Kong Xiang-pan, Yao Jie, Luo Wei, Feng Fu-kui, Ma Jun-tao, Ren Yi-peng, Wang De-li, Bu Rong-fa
Department of Stomatology, Chinese PLA General Hospital, Chinese PLA Medical School, Beijing, 10086, China,
Mol Cell Biochem. 2014 Sep;394(1-2):177-86. doi: 10.1007/s11010-014-2093-4. Epub 2014 Jun 3.

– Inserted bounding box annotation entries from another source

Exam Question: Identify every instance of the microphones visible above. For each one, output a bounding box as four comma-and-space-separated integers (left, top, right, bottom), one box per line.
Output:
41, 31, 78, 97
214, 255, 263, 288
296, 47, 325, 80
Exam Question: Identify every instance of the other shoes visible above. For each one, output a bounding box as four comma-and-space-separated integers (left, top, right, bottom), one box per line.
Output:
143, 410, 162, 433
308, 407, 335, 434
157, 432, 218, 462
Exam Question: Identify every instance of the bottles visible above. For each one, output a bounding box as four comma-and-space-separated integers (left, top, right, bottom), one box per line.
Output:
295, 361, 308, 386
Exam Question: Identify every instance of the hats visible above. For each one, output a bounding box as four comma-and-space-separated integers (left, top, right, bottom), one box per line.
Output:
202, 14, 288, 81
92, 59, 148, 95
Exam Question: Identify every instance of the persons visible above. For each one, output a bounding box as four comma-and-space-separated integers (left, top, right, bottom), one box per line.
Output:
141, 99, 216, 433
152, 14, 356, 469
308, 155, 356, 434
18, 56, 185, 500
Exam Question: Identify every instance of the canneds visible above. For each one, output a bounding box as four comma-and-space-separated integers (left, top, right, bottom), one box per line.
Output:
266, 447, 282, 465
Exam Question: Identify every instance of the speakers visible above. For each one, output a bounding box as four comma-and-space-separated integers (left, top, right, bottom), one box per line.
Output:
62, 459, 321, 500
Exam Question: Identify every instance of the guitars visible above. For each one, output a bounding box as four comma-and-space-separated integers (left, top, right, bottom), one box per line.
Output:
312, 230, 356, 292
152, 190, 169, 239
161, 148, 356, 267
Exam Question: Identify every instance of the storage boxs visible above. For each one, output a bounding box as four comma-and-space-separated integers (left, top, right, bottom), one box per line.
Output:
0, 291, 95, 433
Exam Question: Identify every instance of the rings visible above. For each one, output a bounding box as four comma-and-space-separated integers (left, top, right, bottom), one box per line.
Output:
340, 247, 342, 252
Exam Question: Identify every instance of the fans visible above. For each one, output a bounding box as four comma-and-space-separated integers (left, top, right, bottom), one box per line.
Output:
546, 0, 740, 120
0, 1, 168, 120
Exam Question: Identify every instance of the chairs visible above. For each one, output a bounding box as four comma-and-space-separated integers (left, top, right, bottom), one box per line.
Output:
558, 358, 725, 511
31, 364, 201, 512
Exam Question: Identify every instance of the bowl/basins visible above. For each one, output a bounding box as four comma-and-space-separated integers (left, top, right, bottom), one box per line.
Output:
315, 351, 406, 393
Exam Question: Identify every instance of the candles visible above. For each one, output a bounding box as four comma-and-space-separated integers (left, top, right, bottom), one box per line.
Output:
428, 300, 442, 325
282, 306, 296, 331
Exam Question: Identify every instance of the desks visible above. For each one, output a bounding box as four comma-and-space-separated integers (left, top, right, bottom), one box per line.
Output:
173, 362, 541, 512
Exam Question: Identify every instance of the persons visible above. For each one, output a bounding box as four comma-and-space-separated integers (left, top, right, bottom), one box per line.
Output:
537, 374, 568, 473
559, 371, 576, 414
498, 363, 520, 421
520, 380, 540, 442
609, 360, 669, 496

The Fork head box C1 (FOXC1) gene is overexpressed in multiple malignant tumors and is functionally correlated with tumor progression. However, its' role in oral squamous cell carcinoma (OSCC) is still unclear. Recent studies have revealed that many long non-coding RNA (lncRNAs) cooperate with adjacent coding genes and form a functional "lncRNA-mRNA pair". In this study, we report a new lncRNA FOXC1 upstream transcript (FOXCUT) that was remarkably overexpressed in 23 OSCC patients, as was the adjacent FOXC1 gene. The expressions of FOXC1 and FOXCUT were positively correlated. When the expression of FOXCUT was down-regulated by small interfering RNA (siRNA), the expression of FOXC1 was also decreased. Moreover, in OSCC cells Tca8113 and SCC-9, down-regulation of either FOXC1 or FOXCUT by siRNA could inhibit cell proliferation and cell migration in vitro and was accompanied with a reduction of MMP2, MMP7, MMP9, and VEGF-A. In conclusion, FOXC1 may be co-amplified with FOXCUT in OSCC, and both of them may be functionally involved in the tumor progression of OSCC. This provides evidence that both FOXC1 and FOXCUT may serve as novel biomarkers and therapeutic targets in OSCC patients who overexpress this "lncRNA-mRNA pair".
叉头框C1(FOXC1)基因在多种恶性肿瘤中过表达,且与肿瘤进展在功能上相关。然而,其在口腔鳞状细胞癌(OSCC)中的作用仍不清楚。最近的研究表明,许多长链非编码RNA(lncRNA)与相邻的编码基因协同作用,形成功能性的“lncRNA- mRNA对”。在本研究中,我们报道了一种新的lncRNA,即FOXC1上游转录本(FOXCUT),它在23例OSCC患者中显著过表达,相邻的FOXC1基因也是如此。FOXC1和FOXCUT的表达呈正相关。当通过小干扰RNA(siRNA)下调FOXCUT的表达时,FOXC1的表达也降低。此外,在OSCC细胞Tca8113和SCC-9中,通过siRNA下调FOXC1或FOXCUT均可在体外抑制细胞增殖和细胞迁移,并伴随着MMP2、MMP7、MMP9和VEGF-A的减少。总之,在OSCC中FOXC1可能与FOXCUT共同扩增,且它们在功能上均可能参与OSCC的肿瘤进展。这为FOXC1和FOXCUT均可作为过表达这种“lncRNA- mRNA对”的OSCC患者的新型生物标志物和治疗靶点提供了证据。